+++ EXERCISE MATERIAL +++

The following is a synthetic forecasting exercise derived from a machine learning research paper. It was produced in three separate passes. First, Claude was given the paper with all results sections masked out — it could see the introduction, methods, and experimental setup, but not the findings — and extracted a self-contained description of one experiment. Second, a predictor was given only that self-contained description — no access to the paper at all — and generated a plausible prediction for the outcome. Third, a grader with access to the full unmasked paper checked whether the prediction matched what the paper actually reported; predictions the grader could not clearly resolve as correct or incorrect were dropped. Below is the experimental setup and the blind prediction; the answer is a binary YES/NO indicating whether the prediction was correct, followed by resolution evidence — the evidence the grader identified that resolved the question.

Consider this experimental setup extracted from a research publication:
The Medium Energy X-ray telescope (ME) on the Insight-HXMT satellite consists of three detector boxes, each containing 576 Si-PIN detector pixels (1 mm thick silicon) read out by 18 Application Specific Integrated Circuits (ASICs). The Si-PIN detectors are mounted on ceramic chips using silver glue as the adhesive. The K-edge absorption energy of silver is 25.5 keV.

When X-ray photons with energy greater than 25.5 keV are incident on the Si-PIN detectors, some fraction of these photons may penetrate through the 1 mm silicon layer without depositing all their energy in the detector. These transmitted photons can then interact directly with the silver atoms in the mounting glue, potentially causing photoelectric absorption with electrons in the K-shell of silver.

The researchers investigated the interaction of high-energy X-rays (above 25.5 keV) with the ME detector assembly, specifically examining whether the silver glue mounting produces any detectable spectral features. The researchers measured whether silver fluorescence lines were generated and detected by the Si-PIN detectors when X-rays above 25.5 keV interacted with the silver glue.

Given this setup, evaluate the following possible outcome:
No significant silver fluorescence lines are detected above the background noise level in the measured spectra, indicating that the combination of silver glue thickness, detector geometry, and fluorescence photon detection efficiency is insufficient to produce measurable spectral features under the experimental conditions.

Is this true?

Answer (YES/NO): NO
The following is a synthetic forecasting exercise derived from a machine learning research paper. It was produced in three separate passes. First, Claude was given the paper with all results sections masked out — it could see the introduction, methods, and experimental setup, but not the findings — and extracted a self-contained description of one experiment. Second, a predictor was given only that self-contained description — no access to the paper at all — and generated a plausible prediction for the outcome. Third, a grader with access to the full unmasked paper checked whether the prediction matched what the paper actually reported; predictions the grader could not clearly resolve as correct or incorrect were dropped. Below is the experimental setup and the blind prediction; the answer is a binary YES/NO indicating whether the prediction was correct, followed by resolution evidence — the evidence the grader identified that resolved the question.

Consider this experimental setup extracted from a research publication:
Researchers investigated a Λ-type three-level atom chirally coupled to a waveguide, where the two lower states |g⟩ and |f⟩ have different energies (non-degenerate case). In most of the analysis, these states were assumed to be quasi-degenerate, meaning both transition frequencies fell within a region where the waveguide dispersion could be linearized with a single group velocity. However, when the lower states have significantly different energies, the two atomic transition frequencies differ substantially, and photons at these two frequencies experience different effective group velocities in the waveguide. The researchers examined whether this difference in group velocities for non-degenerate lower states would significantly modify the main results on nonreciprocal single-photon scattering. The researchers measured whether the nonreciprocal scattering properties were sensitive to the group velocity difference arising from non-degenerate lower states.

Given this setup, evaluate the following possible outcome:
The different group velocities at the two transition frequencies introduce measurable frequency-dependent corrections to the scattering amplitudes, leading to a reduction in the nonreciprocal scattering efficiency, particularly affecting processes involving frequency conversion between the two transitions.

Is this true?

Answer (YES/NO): NO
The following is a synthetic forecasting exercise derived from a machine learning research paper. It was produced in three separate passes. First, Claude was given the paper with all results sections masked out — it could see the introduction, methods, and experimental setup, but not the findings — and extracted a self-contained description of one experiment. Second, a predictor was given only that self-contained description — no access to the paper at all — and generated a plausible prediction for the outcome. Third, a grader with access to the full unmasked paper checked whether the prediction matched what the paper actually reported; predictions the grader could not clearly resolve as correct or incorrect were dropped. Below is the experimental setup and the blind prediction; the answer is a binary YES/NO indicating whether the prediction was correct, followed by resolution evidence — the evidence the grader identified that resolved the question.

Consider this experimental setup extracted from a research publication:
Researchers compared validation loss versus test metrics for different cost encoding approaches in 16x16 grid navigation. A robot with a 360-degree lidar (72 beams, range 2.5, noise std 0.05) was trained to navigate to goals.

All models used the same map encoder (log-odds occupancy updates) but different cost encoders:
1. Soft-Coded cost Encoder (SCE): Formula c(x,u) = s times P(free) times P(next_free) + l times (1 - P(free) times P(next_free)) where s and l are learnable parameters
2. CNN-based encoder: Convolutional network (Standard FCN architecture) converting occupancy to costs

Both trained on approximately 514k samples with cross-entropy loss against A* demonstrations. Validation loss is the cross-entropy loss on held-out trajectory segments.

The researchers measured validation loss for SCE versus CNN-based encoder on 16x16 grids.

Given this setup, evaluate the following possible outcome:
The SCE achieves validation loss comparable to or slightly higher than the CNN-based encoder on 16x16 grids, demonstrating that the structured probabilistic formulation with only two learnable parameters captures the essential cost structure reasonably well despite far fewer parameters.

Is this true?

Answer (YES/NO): NO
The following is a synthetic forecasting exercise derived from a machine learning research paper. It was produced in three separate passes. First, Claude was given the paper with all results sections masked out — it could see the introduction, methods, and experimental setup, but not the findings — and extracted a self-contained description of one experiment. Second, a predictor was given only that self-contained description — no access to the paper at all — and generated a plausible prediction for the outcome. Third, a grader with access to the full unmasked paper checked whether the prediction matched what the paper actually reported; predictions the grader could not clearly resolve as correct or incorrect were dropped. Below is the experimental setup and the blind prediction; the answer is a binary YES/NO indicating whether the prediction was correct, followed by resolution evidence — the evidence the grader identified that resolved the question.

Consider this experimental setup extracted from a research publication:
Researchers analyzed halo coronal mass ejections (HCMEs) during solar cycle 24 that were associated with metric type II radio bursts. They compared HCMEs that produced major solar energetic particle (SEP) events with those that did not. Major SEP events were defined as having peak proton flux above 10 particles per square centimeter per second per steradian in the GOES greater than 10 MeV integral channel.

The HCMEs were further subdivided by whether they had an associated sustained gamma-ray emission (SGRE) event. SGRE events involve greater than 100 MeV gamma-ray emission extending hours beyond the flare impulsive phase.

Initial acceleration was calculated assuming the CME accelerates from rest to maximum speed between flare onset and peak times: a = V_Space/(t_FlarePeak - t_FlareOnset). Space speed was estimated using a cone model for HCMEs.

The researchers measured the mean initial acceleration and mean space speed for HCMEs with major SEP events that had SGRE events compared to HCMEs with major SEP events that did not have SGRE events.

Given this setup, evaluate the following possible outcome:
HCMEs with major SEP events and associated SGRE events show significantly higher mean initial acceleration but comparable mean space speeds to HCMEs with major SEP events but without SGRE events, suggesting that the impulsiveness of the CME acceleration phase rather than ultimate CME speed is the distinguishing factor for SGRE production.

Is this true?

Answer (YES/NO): NO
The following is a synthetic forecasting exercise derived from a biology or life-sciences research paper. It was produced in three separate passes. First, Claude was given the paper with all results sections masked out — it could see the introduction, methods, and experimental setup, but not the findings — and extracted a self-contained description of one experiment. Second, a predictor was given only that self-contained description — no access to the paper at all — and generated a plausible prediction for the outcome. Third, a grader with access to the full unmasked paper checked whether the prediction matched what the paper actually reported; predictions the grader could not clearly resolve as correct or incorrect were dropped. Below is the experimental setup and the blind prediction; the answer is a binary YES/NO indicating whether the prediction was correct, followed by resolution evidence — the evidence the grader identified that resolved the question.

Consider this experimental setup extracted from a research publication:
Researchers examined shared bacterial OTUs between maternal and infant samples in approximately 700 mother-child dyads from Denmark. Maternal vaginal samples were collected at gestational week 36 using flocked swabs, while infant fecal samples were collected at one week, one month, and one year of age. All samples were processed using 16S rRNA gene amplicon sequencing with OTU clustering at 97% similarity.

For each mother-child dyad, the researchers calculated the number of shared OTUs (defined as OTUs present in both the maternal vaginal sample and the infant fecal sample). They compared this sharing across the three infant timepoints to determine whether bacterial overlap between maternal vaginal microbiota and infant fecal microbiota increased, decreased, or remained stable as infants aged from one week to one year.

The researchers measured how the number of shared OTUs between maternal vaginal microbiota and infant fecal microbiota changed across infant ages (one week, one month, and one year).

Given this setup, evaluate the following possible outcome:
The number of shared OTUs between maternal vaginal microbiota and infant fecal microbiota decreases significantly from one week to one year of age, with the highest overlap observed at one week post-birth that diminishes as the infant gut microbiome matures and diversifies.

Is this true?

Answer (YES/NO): YES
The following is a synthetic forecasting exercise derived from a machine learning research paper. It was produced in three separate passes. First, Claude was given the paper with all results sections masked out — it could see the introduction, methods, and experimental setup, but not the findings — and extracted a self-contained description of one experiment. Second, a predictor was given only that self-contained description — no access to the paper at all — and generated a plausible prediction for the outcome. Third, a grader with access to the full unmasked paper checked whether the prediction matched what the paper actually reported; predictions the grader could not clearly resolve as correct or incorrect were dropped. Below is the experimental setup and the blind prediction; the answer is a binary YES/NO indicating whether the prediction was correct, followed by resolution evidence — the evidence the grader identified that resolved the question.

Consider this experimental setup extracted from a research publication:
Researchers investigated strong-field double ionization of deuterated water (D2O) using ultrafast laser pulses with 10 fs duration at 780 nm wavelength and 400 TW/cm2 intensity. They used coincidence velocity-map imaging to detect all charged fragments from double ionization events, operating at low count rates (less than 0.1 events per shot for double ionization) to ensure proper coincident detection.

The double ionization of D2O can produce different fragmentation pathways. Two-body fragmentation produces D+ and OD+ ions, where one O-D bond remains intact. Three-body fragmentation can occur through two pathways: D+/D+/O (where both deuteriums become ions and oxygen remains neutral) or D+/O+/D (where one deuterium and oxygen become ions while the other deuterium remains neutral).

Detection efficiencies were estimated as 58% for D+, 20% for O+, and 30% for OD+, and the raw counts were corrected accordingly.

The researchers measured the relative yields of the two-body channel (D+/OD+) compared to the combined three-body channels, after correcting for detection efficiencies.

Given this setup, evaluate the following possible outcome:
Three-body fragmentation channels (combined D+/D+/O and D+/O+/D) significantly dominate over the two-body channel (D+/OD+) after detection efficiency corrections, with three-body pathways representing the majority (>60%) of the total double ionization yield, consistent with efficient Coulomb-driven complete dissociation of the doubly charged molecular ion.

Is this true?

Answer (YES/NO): NO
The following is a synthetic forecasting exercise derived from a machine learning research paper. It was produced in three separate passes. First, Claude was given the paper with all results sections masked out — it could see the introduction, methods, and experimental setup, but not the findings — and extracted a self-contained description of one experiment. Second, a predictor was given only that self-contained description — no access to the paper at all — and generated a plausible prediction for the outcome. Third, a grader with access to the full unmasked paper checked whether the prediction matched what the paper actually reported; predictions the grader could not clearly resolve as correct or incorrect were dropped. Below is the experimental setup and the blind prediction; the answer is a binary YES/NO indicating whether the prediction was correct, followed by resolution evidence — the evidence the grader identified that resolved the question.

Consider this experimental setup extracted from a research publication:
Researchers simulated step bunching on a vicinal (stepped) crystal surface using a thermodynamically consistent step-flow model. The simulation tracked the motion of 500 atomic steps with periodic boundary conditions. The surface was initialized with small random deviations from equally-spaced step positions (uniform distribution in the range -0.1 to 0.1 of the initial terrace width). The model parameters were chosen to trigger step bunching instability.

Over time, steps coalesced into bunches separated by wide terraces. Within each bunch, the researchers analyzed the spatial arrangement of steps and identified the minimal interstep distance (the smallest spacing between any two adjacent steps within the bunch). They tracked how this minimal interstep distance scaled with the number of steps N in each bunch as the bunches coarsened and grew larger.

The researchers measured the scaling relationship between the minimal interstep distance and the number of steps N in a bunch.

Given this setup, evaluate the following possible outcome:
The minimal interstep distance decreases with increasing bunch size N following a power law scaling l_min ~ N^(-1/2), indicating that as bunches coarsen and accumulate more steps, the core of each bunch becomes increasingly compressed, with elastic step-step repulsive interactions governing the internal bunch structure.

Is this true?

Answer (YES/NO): NO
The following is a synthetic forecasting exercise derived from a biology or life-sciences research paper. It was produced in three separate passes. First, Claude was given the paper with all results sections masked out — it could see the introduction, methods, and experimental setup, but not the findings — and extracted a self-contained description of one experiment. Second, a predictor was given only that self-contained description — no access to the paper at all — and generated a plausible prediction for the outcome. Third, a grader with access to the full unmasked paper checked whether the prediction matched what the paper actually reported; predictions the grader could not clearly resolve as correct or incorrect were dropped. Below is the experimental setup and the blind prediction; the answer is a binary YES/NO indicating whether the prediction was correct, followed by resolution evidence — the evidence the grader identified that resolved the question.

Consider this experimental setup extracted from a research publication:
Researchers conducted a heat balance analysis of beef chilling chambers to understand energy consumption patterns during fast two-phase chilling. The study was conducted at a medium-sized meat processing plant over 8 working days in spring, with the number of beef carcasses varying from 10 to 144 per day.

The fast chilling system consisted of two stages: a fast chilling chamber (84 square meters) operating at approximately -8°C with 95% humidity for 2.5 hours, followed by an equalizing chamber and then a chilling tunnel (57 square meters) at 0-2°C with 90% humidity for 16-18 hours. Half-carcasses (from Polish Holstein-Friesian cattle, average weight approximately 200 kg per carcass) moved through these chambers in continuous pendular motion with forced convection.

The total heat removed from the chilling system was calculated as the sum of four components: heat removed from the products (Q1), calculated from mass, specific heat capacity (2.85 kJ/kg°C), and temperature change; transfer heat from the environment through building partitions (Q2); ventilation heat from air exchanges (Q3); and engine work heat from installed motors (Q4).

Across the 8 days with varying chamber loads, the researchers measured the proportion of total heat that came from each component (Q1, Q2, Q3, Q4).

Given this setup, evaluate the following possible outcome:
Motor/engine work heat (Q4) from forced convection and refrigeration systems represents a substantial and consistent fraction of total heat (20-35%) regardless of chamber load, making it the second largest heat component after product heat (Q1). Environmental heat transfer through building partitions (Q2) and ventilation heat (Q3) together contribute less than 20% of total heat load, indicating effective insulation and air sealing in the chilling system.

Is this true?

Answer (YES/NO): NO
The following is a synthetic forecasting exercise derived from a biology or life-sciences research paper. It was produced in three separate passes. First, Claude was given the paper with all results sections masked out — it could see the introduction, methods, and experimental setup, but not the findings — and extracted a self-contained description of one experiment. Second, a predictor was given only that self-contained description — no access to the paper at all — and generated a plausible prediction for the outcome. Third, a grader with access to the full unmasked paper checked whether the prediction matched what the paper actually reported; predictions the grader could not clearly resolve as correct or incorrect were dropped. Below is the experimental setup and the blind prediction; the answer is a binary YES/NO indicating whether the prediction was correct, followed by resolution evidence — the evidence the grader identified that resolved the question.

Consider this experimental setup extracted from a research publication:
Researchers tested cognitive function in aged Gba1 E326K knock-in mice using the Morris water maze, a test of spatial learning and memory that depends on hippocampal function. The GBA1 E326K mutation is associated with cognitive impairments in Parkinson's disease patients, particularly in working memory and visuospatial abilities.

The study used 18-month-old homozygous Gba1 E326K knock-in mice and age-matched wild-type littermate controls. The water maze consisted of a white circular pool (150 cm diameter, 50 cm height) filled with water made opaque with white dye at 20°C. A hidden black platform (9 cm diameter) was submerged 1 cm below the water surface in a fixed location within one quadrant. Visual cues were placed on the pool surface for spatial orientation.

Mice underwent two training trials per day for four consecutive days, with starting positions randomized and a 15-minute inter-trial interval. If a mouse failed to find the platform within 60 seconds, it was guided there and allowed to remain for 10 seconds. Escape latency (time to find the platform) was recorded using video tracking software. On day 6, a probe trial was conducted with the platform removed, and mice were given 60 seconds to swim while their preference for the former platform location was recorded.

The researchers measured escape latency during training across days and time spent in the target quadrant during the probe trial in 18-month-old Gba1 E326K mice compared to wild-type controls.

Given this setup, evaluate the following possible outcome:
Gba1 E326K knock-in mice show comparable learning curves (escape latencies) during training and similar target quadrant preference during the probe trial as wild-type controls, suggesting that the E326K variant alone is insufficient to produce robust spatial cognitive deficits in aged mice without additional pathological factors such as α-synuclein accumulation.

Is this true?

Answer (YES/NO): YES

+++

**EXERCISE DESCRIPTION:**
Return each line in the records that holds the string "target".

**OUTPUT FOR THIS EXERCISE:**
The researchers measured escape latency during training across days and time spent in the target quadrant during the probe trial in 18-month-old Gba1 E326K mice compared to wild-type controls.
Gba1 E326K knock-in mice show comparable learning curves (escape latencies) during training and similar target quadrant preference during the probe trial as wild-type controls, suggesting that the E326K variant alone is insufficient to produce robust spatial cognitive deficits in aged mice without additional pathological factors such as α-synuclein accumulation.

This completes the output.